Photo taken on Dec. 26, 2016 shows a train at the Changsha Station of the Changsha-Zhuzhou-Xiangtan Intercity Railway in central China's Hunan Province. The 95.5-km-long intercity railway was put into service on Monday, with a speed up to 160 km per hour at the initial operations. (Xinhua/Long Hongtao)
It was freezing cold in early spring in Astana, Kazakhstan, where the temperature had plummeted to minus 20 degrees Celsius.
In a shabby workshop, Long Guzong and his co-workers were working away in heavy clothing that made their movements astronaut-like.
After months of tests and adjustments, the technicians from CRRC Zhuzhou Electric Co., Ltd., based in China's central city of Zhuzhou finally solved a technical problem vital to the train's safe operation in extreme coldness.
"The biting coldness was impressive; we solved the safety problem that had frustrated many experts at the time," Long told Xinhua recently, 11 years after that assignment.
Dedicated to making people's lives easier and better, Long and his co-workers are among tens of thousands of Chinese innovators who are contributing to the country's innovation-driven development.
China's coastal cities can be considered the country's "locomotives" in its development, among them the city of Shenzhen. However, over the past 40 years of reform and opening-up, the middle and western parts of the country have been gradually catching up with the eastern area. The city of Zhuzhou that produced China's first locomotive is a classic example.
RAIL INNOVATION HUB
Zhuzhou, a small city in central Hunan province, is turning from a traditional industrial base into a Chinese innovation hub, where high-tech corporations, start-ups and innovators gather.
The metamorphosis started with the rapid development of China's rail transit.
Liu Youmei, 80, who worked in the train manufacturing industry for almost six decades, has witnessed the innovation-driven development with Chinese characteristics in China's rail transit history.
"There was no bus or other public transportation linking Zhuzhou railway station and our factory when I arrived at Zhuzhou 57 years ago. On the first day of our arrival, my classmates and I had to walk to the factory and return with a borrowed tricycle with a flat cart to transport our luggage," he said.

**PROBLEMS TO WORK ON:**
1. Using the article on Zhuzhou, explain why Liu Youmei and his classmates had to walk to the factory on their first day in Zhuzhou.
2. According to the article on Zhuzhou, how long is the Changsha-Zhuzhou-Xiangtan Intercity Railway?

**PROVIDED MATERIAL:**

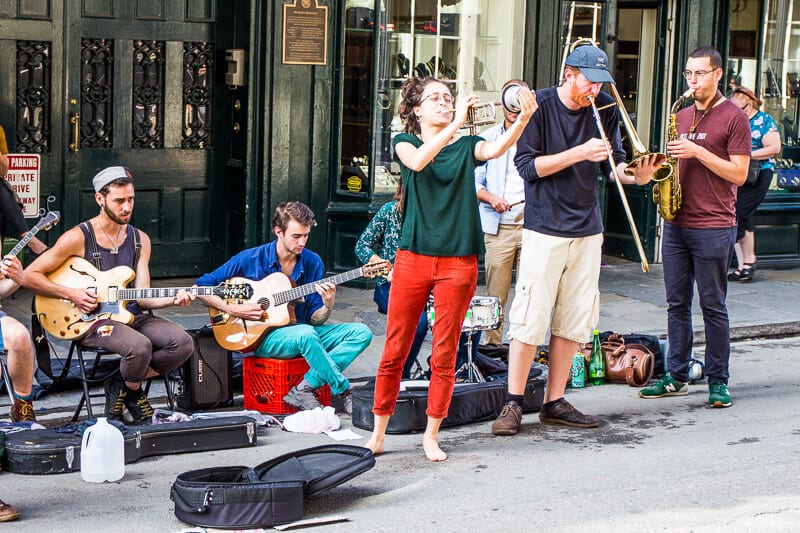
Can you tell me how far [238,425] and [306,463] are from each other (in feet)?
2.48

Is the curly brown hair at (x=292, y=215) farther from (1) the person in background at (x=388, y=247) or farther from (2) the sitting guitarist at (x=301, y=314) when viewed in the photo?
(1) the person in background at (x=388, y=247)

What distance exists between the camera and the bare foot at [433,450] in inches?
248

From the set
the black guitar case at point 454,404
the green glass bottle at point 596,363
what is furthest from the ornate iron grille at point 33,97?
the green glass bottle at point 596,363

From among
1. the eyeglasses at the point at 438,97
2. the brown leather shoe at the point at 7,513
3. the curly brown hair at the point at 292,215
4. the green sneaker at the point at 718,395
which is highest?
the eyeglasses at the point at 438,97

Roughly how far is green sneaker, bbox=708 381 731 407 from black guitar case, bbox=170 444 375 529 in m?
2.79

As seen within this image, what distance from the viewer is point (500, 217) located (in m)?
8.29

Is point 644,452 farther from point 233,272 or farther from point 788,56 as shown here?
point 788,56

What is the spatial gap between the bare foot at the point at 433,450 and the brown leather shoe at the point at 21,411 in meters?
2.07

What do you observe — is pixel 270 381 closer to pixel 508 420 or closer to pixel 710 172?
pixel 508 420

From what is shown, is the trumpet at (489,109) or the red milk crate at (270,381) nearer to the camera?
the trumpet at (489,109)

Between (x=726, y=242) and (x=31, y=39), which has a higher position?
(x=31, y=39)

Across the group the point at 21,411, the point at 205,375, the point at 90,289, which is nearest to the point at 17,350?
Answer: the point at 21,411

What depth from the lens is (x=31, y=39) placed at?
9695mm

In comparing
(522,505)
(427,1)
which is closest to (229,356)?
(522,505)
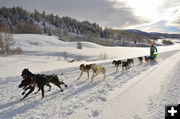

**OUTPUTS IN ORDER:**
1. When he arrived 57 years ago, no bus or other public transportation linked Zhuzhou railway station and the factory. So he and his classmates walked there and came back with a borrowed tricycle with a flat cart to carry their luggage.

2. It is 95.5 km long.